Question: We are planning a simple vow renewal/marriage blessing for our parents 50th Anniversary. We are lucky that the Bishop of a neighboring Diocese, and old family friend (he officiated my wedding and my siblings) is able to come to officiate. He will be traveling about 75 miles. What is the proper etiquette for paying him for coming. We will be having it at a local restaurant and of course paying for his meal. But, I feel we need to pay him more. Just not sure of what would be proper for a Bishop.
50 years is certainly something to be celebrated. Congrats!
Just to be clear, a blessing of the marriage is a completely different ceremony than the vow renewal so you’ll want to be sure about what ceremony you’re having. (You can read abut these ceremonies on the pages of this website from the left side of this age under ceremonies) I’d suspect that it would be a vow renewal, unless you parents never were married i the church and want the Bishop to bless their marriage in church. make sure the parents are aware of this so they can ask the Bishop for the correct ceremony.
(Also, for others who may be reading this post, since a vow renewal is not a legal or religious service, there is no need for a priest, pastor, minister or officiant, though it’s nice to have one of those if you can)
Typically, a man if the cloth sets a fee for his services. However, if he is a friend and has agreed to provide his services as a friend of the family, then including him in the dinner and festivities is expected, and generous. If you’d like to offer more, consider a donation to his church in his name. many officiants/priests/ministers won’t accept a personal cash tip The amount is really up to you. A typical amount is $75 – $100.
Please offer my sincerest Happy Anniversary wishes to your parents. I’m sure they are terrific role models for marriage.
Thanks for your reply. Having the Bishop there is going to be a complete surprise to my parents. They know that we are planning the vow renewal, but I didn’t tell them the Bishop was coming… We knew him as our Priest years ago, then he moved to a neighboring diocese and became a Bishop. My mom will be very surprised to see him. We are excited about celebrating this special occasion with our parents. Thanks for your suggestions.

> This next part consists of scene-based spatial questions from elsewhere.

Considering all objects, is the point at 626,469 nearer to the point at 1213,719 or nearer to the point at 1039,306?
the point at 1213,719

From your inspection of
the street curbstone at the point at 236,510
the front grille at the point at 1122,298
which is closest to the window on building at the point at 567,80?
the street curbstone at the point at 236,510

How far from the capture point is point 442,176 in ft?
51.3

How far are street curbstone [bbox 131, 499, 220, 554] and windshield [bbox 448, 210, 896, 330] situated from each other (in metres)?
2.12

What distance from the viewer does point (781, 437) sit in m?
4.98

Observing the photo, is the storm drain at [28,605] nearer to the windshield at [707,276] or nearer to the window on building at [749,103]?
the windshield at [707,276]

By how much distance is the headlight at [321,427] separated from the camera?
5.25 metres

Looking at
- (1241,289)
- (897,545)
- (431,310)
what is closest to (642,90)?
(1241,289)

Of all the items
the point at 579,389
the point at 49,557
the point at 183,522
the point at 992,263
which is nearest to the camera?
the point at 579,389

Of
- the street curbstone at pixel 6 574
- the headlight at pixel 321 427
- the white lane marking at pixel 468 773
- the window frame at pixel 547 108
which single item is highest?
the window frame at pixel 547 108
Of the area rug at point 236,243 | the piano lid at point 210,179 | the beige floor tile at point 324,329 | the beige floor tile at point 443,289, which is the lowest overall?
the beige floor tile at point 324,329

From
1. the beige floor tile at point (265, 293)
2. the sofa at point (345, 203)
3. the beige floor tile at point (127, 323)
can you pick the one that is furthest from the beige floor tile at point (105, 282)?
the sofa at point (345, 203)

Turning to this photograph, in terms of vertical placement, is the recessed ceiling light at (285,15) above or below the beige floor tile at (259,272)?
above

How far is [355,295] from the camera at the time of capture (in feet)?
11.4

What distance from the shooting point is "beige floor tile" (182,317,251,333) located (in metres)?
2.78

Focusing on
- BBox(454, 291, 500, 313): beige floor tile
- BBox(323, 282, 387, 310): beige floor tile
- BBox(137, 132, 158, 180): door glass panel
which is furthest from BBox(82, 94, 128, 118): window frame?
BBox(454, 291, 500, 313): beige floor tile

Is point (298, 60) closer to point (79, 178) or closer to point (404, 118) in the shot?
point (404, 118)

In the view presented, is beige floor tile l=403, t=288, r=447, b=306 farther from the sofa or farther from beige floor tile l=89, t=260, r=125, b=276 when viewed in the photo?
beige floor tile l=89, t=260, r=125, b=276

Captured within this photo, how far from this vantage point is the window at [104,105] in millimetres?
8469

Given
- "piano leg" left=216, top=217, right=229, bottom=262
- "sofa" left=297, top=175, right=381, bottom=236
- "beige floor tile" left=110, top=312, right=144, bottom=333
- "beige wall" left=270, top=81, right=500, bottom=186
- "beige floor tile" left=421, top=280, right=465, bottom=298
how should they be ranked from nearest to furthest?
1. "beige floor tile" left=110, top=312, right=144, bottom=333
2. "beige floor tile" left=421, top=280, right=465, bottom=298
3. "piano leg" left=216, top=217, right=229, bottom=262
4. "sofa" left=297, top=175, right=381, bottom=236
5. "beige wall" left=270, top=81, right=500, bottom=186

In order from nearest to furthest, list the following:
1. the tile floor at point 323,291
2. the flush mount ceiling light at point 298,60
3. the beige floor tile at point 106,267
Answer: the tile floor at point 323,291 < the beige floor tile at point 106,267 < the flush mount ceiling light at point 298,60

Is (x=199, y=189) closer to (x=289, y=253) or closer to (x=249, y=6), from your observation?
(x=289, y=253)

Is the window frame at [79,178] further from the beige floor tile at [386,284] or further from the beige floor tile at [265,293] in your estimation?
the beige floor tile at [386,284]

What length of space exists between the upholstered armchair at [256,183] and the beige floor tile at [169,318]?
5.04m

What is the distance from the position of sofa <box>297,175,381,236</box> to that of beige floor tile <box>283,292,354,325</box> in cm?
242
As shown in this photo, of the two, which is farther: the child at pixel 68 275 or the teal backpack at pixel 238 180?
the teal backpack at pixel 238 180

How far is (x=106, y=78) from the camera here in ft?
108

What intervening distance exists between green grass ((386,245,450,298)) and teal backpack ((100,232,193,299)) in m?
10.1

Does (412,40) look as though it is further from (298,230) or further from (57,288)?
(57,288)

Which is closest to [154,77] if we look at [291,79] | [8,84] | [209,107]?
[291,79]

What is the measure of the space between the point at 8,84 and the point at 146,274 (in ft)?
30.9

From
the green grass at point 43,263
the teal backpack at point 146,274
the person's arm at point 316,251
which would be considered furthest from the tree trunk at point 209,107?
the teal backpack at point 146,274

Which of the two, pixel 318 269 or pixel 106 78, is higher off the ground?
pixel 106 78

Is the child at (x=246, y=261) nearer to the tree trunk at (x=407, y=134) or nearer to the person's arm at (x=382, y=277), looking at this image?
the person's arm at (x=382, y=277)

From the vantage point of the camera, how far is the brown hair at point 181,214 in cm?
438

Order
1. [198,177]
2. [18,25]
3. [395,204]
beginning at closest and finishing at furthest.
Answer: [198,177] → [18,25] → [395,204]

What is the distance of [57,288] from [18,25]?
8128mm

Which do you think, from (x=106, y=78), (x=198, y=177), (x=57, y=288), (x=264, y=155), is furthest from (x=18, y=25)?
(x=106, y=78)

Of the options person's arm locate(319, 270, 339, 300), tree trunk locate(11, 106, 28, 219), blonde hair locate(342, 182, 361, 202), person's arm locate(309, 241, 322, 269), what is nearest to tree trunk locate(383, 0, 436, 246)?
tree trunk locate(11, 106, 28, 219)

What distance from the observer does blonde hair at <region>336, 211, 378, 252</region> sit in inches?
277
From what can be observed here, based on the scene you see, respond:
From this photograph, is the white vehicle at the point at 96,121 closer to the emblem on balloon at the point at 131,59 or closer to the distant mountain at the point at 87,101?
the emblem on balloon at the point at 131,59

Ah, I see. As long as your parents know about the ceremony and are able to agree to it and make it personal for them then it’s a nice surprise. Sometimes children of the anniversary couple think it’s a nice surprise to plan the whole thing and spring it on them. But, we’ve received feedback from some couples that they were surprised, but not in a pleasant way. Sometimes couples want to plan their own ceremony and have time to write their own vows. And, in some cases, one or the other parent didn’t want the renewal at all! Al responses have to be considered.
Rebecca Black, Etiquette Consultant, Etiquette Now
Great advice! And, this is something truly to celebrate. It is also wonderful that the Bishop could attend and perform the ceremony.
FYI: you mentioned purchasing the Bishop’s dinner, which is proper. It is also proper to pay for all of your guests’ meals as well. You probably know this, but it is best to mention it anyway.